(Collection entries)

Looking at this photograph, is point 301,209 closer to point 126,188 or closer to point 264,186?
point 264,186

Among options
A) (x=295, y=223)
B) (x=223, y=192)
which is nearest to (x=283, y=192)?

EXERCISE DIRECTIONS: Recast each line of the records above as a Markdown table with the columns Row and Line. Number the rows in order and omit any blank lines.

FULL RESPONSE:
| Row | Line |
|---|---|
| 1 | Looking at this photograph, is point 301,209 closer to point 126,188 or closer to point 264,186? |
| 2 | point 264,186 |
| 3 | Among options |
| 4 | A) (x=295, y=223) |
| 5 | B) (x=223, y=192) |
| 6 | which is nearest to (x=283, y=192)? |